CRPEG Bulletin (2018 December 18)

With the transfer from active contributors to the Public Service Pension Plan complete some of our members have been approached with the “opportunity” to cash out their defined benefit pension plans and invest this money with a local financial advisor or investment advisor.

Ultimately everyone is responsible for making their own decisions about retirement planning.  The CRPEG executive would like to remind you that there are a variety of considerations you need to take into account when removing money from any pension, but especially one with a defined benefit that is backed by the Government of Canada.  One of the unique benefits offered to qualifying members of the public service pension plan is access to subsidized medical and drug coverage.  This coverage is unique in the pension industry and its value cannot be over-stated.  Additionally, as a defined benefit pension, the amount of retirement income available to the member is guaranteed and it is adjusted annually based on inflation.

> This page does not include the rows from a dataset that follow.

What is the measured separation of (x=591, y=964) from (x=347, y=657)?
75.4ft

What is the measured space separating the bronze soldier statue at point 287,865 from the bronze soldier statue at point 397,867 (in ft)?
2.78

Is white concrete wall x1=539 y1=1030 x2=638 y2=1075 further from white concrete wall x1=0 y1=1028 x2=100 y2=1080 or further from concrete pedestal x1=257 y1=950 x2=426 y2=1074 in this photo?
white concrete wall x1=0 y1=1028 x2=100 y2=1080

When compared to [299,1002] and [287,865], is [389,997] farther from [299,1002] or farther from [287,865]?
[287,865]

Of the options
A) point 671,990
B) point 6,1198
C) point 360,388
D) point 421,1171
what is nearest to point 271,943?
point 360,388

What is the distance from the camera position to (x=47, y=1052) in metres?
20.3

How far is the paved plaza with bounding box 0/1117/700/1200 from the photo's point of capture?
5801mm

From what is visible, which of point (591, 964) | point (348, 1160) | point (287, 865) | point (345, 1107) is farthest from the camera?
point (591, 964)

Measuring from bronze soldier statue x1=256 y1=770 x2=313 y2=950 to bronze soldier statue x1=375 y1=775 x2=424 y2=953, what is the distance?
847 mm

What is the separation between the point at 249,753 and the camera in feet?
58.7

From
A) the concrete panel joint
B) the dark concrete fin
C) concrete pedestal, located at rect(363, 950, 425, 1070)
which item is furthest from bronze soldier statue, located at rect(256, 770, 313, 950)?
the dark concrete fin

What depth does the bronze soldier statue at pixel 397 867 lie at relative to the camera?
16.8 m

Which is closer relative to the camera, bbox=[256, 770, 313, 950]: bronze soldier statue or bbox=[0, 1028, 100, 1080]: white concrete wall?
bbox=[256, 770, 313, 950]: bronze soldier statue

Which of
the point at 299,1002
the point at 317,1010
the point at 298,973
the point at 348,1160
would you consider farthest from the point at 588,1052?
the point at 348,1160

When seeking financial advice it is not always clear how the individual advising you is being compensated.  The Government of Canada has set up a web page about savings and investments that has advice on choosing a financial service provider and what questions you should be asking.  In Canada there are two classifications of financial services, a financial advisor who manages your money, and a financial planner who helps you plan for retirement.  Only the financial planner has a fiduciary (legal) obligation to always act in your best interest.  The Financial Planning Standards Council recommends that an individual consult both a financial planner and a financial advisor with the caveat that the best practice is to have these be two separate entities, to remove conflict of interest.